Photo : Radio-Canada / Ivanoh Demers

Thomas Deshaies

Le conseil municipal de Sherbrooke a annoncé certains ajustements à son programme d’aide d’urgence offerte aux citoyens qui se retrouveront sans logement à l’approche du premier juillet. Une contribution monétaire leur sera notamment exigée pour bénéficier d’un hébergement temporaire.

La Ville souhaite ainsi éviter que tout citoyen se retrouve sans logement puisqu’il est incapable de trouver une habitation disponible avant la fin de son bail.

Pour bénéficier du service qui inclut un hébergement d’urgence, des repas, les frais de déménagement et la prise en charge des animaux de compagnie, il faudra toutefois débourser un montant qui correspond au loyer qui était payé avant l’échéance du bail.

Ce qu’on se dit c’est que ces gens-là avaient un bail avant et étaient capables de le payer, a expliqué la mairesse de Sherbrooke, Évelyne Beaudin en mêlée de presse après le conseil municipal.

« La Ville ne fera pas d’argent avec la crise des déménagements. »

— Une citation de  Évelyne Beaudin, mairesse de Sherbrooke

La mairesse juge toutefois que cette contribution ne couvrira pas toutes les dépenses assumées par la Ville.
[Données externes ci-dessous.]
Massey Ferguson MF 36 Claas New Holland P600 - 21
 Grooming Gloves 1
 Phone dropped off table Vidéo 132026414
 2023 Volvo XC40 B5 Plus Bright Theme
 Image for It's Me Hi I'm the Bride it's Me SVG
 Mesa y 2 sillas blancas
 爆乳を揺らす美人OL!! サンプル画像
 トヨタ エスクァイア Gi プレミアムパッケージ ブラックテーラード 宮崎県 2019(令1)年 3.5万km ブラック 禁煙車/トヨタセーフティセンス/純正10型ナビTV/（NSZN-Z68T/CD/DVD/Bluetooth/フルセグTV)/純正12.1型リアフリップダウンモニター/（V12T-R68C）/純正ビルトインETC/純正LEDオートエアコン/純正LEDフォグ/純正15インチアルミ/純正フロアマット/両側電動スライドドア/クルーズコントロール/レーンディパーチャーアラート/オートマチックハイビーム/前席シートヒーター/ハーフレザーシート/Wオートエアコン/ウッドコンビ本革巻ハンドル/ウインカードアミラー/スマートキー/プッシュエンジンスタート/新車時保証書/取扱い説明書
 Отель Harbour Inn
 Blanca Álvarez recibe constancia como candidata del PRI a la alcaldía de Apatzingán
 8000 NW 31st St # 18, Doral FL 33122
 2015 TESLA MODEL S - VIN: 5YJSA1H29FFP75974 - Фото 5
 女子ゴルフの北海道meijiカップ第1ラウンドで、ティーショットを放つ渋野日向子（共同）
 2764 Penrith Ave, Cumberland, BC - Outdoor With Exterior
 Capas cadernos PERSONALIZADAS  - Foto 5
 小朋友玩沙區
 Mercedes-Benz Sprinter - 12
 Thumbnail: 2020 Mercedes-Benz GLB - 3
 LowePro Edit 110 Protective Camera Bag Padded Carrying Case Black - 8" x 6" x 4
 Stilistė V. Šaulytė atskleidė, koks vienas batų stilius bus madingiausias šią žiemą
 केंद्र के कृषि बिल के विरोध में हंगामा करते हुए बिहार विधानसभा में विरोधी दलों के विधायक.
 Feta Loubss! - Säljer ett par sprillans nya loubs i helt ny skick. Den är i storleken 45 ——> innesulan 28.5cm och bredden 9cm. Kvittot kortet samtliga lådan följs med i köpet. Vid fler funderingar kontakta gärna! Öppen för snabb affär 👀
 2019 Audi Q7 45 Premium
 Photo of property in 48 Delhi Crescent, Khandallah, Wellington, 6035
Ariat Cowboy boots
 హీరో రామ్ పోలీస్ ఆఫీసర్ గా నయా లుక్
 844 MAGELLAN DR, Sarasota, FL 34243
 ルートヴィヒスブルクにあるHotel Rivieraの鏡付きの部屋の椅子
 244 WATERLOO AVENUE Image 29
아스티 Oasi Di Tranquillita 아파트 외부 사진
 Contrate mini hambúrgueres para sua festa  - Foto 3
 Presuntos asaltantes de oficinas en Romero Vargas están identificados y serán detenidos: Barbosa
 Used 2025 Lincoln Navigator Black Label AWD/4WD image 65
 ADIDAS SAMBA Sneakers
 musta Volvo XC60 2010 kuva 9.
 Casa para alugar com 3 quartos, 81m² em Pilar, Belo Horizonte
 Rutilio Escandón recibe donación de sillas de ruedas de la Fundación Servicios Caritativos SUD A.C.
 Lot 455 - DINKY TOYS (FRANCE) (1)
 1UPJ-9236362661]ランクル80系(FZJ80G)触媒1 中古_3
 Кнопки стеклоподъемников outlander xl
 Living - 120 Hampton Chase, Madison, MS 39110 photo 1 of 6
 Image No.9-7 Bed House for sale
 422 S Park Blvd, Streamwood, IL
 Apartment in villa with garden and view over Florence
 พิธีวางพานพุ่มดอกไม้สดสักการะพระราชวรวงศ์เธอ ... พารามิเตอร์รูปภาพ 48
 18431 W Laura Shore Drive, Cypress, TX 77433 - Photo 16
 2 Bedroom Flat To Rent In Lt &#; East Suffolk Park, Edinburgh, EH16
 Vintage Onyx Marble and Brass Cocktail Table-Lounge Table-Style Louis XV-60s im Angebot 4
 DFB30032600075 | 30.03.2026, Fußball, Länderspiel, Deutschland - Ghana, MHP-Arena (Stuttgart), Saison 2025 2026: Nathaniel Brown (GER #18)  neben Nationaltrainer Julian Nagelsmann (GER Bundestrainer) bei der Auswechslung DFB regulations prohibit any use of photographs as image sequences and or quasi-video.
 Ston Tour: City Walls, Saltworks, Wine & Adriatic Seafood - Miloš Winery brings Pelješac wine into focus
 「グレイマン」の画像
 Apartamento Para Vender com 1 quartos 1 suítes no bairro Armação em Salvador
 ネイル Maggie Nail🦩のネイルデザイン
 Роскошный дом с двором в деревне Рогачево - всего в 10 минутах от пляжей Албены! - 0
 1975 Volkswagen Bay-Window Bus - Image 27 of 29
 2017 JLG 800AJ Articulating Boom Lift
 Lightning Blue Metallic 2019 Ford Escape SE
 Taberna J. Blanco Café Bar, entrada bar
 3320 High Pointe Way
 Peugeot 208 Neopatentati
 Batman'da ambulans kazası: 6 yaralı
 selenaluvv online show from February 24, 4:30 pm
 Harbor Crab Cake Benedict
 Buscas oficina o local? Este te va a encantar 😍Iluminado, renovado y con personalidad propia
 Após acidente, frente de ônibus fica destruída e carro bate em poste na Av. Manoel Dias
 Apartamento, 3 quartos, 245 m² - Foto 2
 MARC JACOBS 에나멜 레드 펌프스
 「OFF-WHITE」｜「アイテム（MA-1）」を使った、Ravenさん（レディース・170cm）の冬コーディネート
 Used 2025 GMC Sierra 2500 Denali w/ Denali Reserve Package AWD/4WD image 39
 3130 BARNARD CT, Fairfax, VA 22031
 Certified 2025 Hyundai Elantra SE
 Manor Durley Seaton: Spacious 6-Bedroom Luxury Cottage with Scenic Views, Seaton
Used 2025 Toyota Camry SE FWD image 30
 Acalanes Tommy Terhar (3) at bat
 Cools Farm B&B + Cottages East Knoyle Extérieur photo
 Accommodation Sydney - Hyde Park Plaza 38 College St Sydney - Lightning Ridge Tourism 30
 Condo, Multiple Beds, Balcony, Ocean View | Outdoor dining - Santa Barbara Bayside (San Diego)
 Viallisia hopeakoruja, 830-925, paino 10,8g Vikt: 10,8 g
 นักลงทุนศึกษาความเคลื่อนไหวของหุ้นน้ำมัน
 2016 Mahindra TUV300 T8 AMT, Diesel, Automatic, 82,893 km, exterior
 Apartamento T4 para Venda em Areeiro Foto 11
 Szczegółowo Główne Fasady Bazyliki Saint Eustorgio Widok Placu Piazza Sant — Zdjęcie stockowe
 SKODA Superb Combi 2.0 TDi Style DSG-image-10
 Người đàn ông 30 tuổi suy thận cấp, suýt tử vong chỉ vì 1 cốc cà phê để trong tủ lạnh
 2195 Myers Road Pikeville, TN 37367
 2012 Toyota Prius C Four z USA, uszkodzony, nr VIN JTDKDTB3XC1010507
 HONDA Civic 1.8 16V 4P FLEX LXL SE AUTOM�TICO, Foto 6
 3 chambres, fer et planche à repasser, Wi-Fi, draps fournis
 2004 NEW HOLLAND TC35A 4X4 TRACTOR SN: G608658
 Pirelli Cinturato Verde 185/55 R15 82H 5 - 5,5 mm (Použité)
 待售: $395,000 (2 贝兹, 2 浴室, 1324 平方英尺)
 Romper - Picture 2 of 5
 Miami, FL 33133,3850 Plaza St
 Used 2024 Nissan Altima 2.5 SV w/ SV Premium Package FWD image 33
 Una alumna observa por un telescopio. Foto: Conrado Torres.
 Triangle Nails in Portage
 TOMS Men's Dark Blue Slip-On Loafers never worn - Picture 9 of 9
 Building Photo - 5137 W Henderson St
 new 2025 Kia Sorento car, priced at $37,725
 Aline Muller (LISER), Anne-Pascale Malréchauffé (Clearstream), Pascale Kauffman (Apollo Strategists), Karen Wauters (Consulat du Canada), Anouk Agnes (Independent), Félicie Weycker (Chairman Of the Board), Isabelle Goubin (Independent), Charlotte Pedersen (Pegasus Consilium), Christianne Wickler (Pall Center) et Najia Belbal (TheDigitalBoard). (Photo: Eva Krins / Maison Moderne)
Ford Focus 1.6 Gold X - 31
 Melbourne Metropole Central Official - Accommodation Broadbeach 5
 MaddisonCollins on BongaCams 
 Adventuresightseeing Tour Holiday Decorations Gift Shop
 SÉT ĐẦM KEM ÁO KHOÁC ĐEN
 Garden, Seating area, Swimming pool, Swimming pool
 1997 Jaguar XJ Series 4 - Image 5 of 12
L’aide qui est offerte est immense côté logistique, mentionne-t-elle.

Plusieurs intervenants

L’Office municipal d’habitation de Sherbrooke sera responsable de la gestion de l’hébergement d’urgence en 2022 alors que l’Association des locataires de Sherbrooke offrira un accompagnement pour la recherche d’un logement.

La Ville s’attend à ce que des locataires se retrouvent en situation de précarité bien avant le premier juillet. Le programme d’aide entrera donc en vigueur dès le 30 mai.

Maintenant on parle de crise des déménagements, parce que la crise du premier juillet, on s’attend à ce qu’elle commence en juin, a expliqué Mme Beaudin.

Rappelons que le premier juillet 2021, 70 ménages s'étaient retrouvés à la rue, ce qui est trois fois plus qu’en 2018.